Пискунов сел за машинку, сосредотачиваясь. Нужно было отбросить все внешнее, освободиться от сумятицы пережитых мыслей и чувств, вымести из головы весь этот сор, что постоянно накапливается, берет на себя внимание и раздражает, как сор в неубранной комнате. Именно эти утренние часы и были тем коротким временем, что доставляло радость, наполняло ощущением подлинной жизни, а не весь остальной, бесконечно длинный день с беготней по кабинетам, телефонными звонками, пустыми разговорами, анекдотами, совещаниями, перекурами на лестничной клетке, чтением корреспонденций и множеством других забот и дел, нужных и ненужных, выполнять которые входило в обязанности литсотрудника газеты.

Где-то гремели передвигаемые стулья, струя воды, вырываясь из крана, громко и сварливо разговаривала с пустым ведром — это священнодействовала уборщица тетя Паша, человек в редакции самый ценный, если судить по зарплате: работала на нескольких работах сразу, загребала сотни.
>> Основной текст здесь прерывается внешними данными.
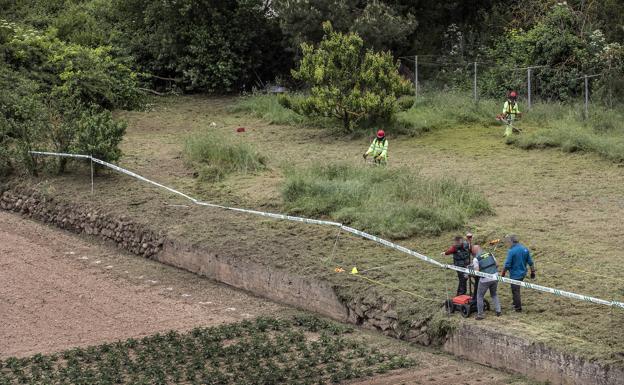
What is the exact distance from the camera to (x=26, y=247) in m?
25.5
В кабинет проникал стерильный запах свежевымытой туалетки, но не терзал обоняние, поток приятных ассоциаций уносил к южному морю, в санаторий общего типа, куда Мише посчастливилось попасть в прошлом году по причине горящей путевки. Ах, эти ночи, лунные блики и летящие в черную воду пустые бутылки. Там в день отъезда они познакомились с Валентиной, отдыхавшей дикарем. Выяснилось, что они из одного города, и эта смешная девчонка, восторженная дурочка, приклеилась намертво. Без конца названивала на работу, ждала на автобусных остановках, покупала вкусные торты, когда у самой на хлеб не было, поджидала около дома, если он забывал оставить под ковриком ключ, бегала в магазин и помогала вести хозяйство, состоявшее из кастрюли, сковородки и десятка тарелок, число которых катастрофически уменьшалось благодаря их обоюдным усилиям. Она просочилась в его жизнь незаметно, как просачивается вода сквозь по-весеннему рыхлый, подтаявший на солнце снег. Как многие люди с тонкой и нежной душой, Пискунов был привязчив и уже не мог обходиться без трогательной заботы и неистощимой энергии молодой женщины, устраивающей свою судьбу, не мог целиком отрешиться от радостей жизни, которые она ему щедро и от всей души дарила, и в роли затворника чувствовал себя не менее несчастным, чем в роли пылкого любовника, расточительно тратившего золотые крупицы быстротекущей жизни, обворовывая себя как творческую личность — так ему, во всяком случае, казалось.